◆ Dataset content

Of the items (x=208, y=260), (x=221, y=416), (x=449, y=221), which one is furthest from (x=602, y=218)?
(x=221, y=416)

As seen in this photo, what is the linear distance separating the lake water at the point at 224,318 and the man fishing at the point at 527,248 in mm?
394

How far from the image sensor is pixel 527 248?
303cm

--

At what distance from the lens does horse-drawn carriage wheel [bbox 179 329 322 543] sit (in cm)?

* * *

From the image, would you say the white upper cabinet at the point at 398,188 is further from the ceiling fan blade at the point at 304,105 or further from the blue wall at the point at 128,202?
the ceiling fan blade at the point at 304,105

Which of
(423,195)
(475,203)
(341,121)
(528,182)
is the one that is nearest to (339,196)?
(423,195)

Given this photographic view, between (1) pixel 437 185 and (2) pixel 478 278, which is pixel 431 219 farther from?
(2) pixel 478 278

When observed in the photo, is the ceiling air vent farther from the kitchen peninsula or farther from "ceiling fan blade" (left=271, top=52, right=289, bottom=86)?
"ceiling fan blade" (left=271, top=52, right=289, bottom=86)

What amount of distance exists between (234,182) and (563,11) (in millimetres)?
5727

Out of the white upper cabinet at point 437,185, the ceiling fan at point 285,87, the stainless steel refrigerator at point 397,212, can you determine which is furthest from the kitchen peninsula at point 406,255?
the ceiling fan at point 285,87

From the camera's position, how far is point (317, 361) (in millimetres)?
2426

◆ Written exercise
Find every line in the data above that contains the string "bottom", matching case exactly, and copy each of those lines.

◆ Solution to this exercise
When observed in the photo, is the ceiling air vent farther from the kitchen peninsula or farther from "ceiling fan blade" (left=271, top=52, right=289, bottom=86)?
"ceiling fan blade" (left=271, top=52, right=289, bottom=86)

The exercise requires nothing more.